Visibility Jam. July 19-21, 2024. See the results.

Now CPU rendering in 453 FPS

An old trick still useful today
Added another planned optimization to the Sandbox example. Using dirty rectangles, I can avoid redrawing the height, diffuse and normal background where nothing has moved. I worried that the frame-rate would feel uneven because it increases the difference between worst and average case, but at these speeds, a one fourth's frame's jitter is lost to tearing against the screen's 144Hz refresh rate anyway.

Reached 453 frames per second instead of 295 for 800x600 pixels. With 185 FPS for 1920x1080 pixels, I'm pushing the limits of my 144Hz gaming monitor and the extra fast DisplayPort cable.

Might sound like overkill
but getting people to use CPU rendering again requires some sick performance to be convincing, because the GPU's only advantage is performance. More optimization can be done by computing deferred light using a smaller buffer one block at a time. It's currently a naive implementation thrashing lots of cache memory. These blocks would also allow skipping light sources based on early light culling tests.

What to do next
Ray-tracing cards use parallelism to acheive soft shadows by letting each pixel have another light direction. With a CPU's higher frequency, one can go for higher speeds instead and let light sources shake faster than the eye can see and then smooth out the result using temporal motion blur. A sliding window integral implementation would allow creating stable distance adaptive shadows using a pre-defined set of light offsets. As long as the light being subtracted has the same relative offset as the new light being added, the result should look stable without the need for noise reduction filters. An exponentially fading temporal blur would be cheaper, but the perceived smoothness is relative to the most visible frame.

Screen-space ambient occlusion can be stored relative to the world using the same technique as the background. By only updating ambient light around places where something moved, the cost will be close to nothing for soft shadows.

Once I'm done optimizing, this will be enough to challenge Nvidia's latest RTX cards in terms of resolution, frame-rate and visual quality.


> Once I'm done optimizing, this will be enough to challenge Nvidia's latest RTX cards in terms of resolution, frame-rate and visual quality.

The difference with "Nvidia's latest RTX cards" is that it will get same or better performance by leaving CPU free for you to do whatever else things game logic need to do. In software rendering you are hogging all the CPU and not leaving much free time to do advanced physics or whatever. Sure, it can get same or similar graphics quality, but not game experience. Also battery savings on laptops. So "challenge" here applies to very restricted use case.
Sure, but you also won't have to buy a dedicated GPU to begin with and can spend the money on more CPU cores.
64-core ARM CPUs exist for servers, so a version optimized for games would give a good enough power efficiency. This renderer is already optimized for ARM NEON in case that it becomes mainstream in the future.
That is pretty weak CPU. ARM CPUs are made for power efficiency, not performance. Intel 10th generation Comet Lake i9-10900K can do 460 Gflops with just 10 cores. When this ARM cpu claims 512 Gflops with 64 cores, so almost 6x less performance per core. And these are just flops numbers, not taking into account other x86 architecture advantages over ARM. Also I'm pretty sure this ARM CPU costs way much more than latest Intel CPU. Take any server dual slot motherboard with two latest gen Intel CPU's, and you will easily beat any ARM server chip by a huge margin. Not 10x, but something like 3x is reasonable to expect.

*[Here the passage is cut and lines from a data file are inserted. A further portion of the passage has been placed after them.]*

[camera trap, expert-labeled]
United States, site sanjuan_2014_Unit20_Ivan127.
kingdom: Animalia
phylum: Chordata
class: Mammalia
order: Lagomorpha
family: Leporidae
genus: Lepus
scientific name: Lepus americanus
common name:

Neon is already mainstream. Half of the world if not more are carrying Neon capable device in their pockets - smartphones. All non-deprecated iPhone's have it. And almost all Android's also have it (except some very low-end ones).

Here's a better ARM CPU server:
two 48 cores, total 2764 Gflop. But costs $40K. Homework - calculate what performance you can get with this price using Intel CPU's.
This is huge !

I downloaded and played with the lib a little and the results are really impressive.